**YOUR ASSIGNMENT**
Please give back the listing below word for word and drop any images.

**INFORMATION SHOWN**

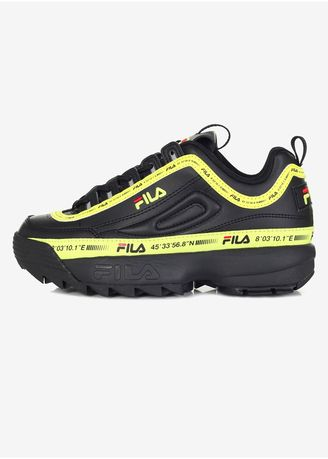 Black color Sports Shoes . FILA Unisex Disruptor2 Tape Tapey Fs1Htb3196X_Bbk -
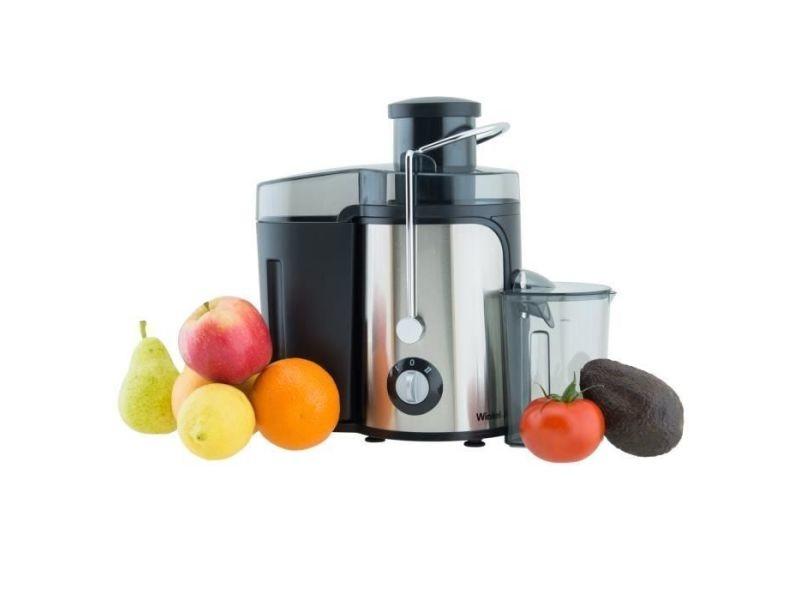 Winkel centrifugeuse sx9 - 400w - 1.2l WIN3760124953343
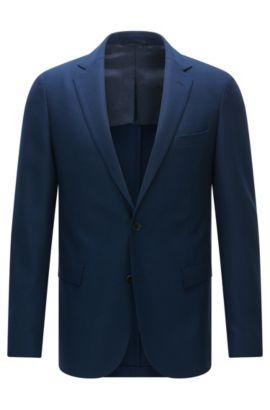 Veste Extra Slim Fit en laine vierge stretch, Bleu foncé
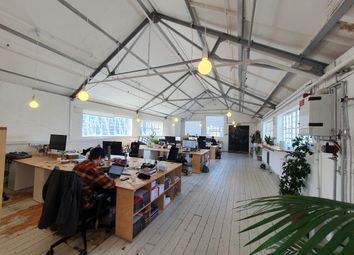 Thumbnail Office to let in Unit 10, Stamford Works, London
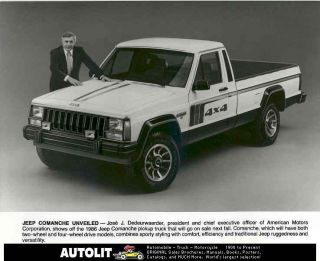 1986 Jeep COMANCHE Pickup Truck Photo Dedeurwaerder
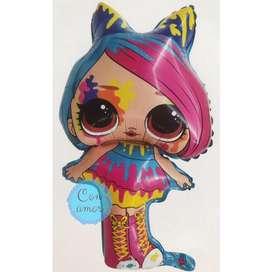 Globos muñecas LOL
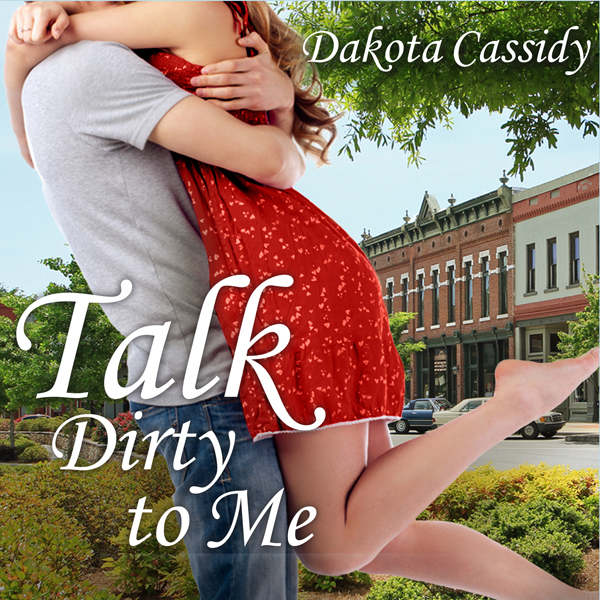 Talk Dirty to Me: Plum Orchard, Book 1 , Hörbuc...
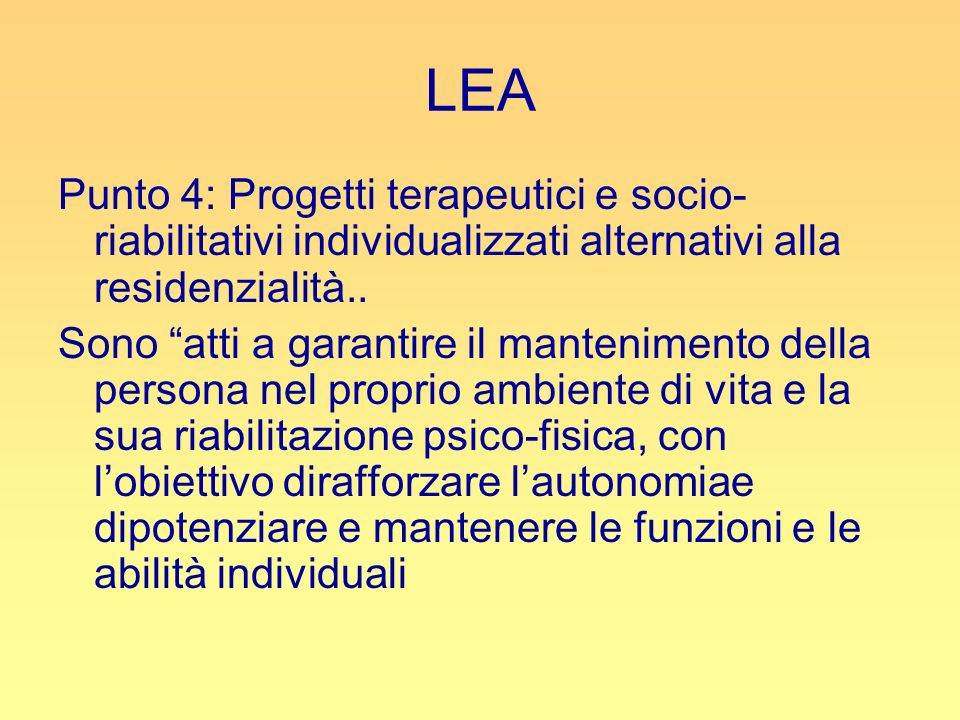 LEA Punto 4: Progetti terapeutici e socio- riabilitativi individualizzati alternativi alla residenzialità.. Sono atti a garantire il mantenimento dell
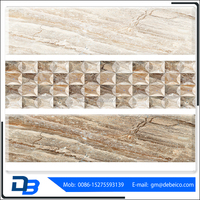 stone design wall tile types of wall tile latest design wall tiles
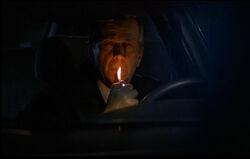 Fumeur Homme cigarette C G B Spender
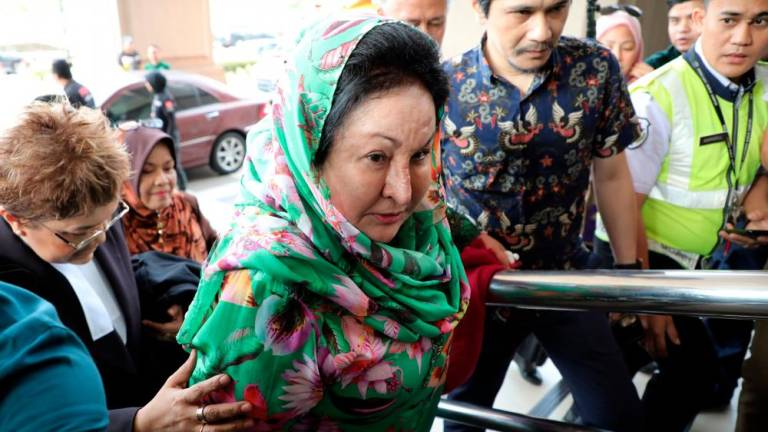 MACC investigated doctor who issued MC to Rosmah, court told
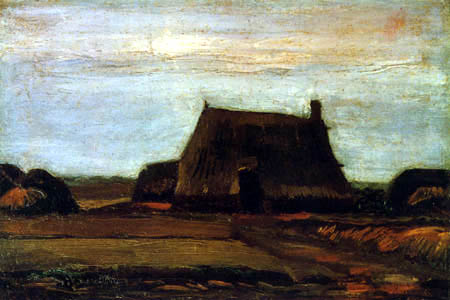 Vincent van Gogh - A farmhouse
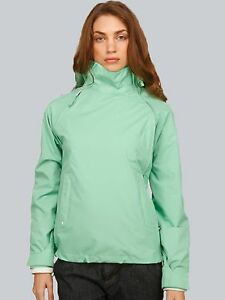 Ragwear Jacke/Übergangsjacke Blond A grün, Größen: M - L ! NEU !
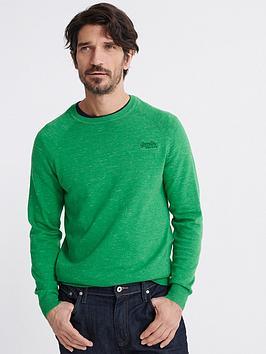 Superdry Superdry Orange Label Cotton Sweat - Green Picture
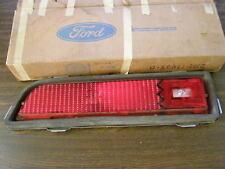 NOS 1971 Ford Torino GT Tail Light Lens Housing Assy.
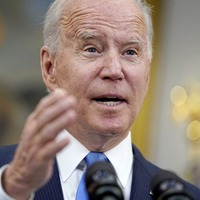 Joe Biden does not believe US Catholic bishops will adopt policy denying him Communion on abortion stance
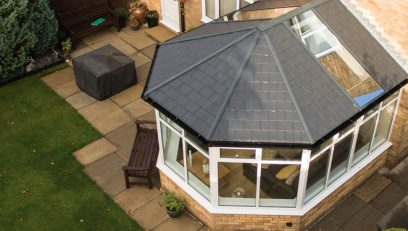 Tiled Victorian conservatory roof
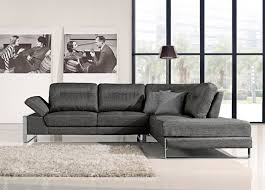 Gray Fabric Sectional Sofa 1372 Sectional Sofa In Gray Fabric By At Home Usa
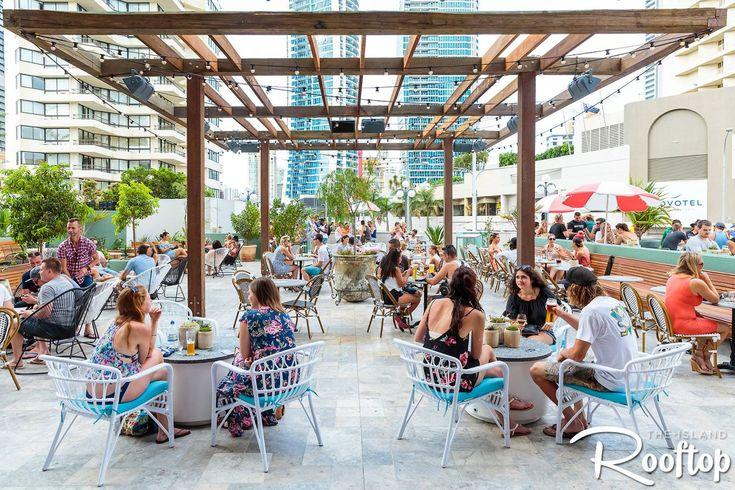 5 new Gold Coast eateries #food #restaurants #cafes #foodie #dining #goldcoast #surfersparadise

**EXERCISE ANSWER**
 Black color Sports Shoes . FILA Unisex Disruptor2 Tape Tapey Fs1Htb3196X_Bbk -
 Winkel centrifugeuse sx9 - 400w - 1.2l WIN3760124953343
 Veste Extra Slim Fit en laine vierge stretch, Bleu foncé
 Thumbnail Office to let in Unit 10, Stamford Works, London
 1986 Jeep COMANCHE Pickup Truck Photo Dedeurwaerder
 Globos muñecas LOL
 Talk Dirty to Me: Plum Orchard, Book 1 , Hörbuc...
 LEA Punto 4: Progetti terapeutici e socio- riabilitativi individualizzati alternativi alla residenzialità.. Sono atti a garantire il mantenimento dell
 stone design wall tile types of wall tile latest design wall tiles
 Fumeur Homme cigarette C G B Spender
 MACC investigated doctor who issued MC to Rosmah, court told
 Vincent van Gogh - A farmhouse
 Ragwear Jacke/Übergangsjacke Blond A grün, Größen: M - L ! NEU !
 Superdry Superdry Orange Label Cotton Sweat - Green Picture
 NOS 1971 Ford Torino GT Tail Light Lens Housing Assy.
 Joe Biden does not believe US Catholic bishops will adopt policy denying him Communion on abortion stance
 Tiled Victorian conservatory roof
 Gray Fabric Sectional Sofa 1372 Sectional Sofa In Gray Fabric By At Home Usa
 5 new Gold Coast eateries #food #restaurants #cafes #foodie #dining #goldcoast #surfersparadise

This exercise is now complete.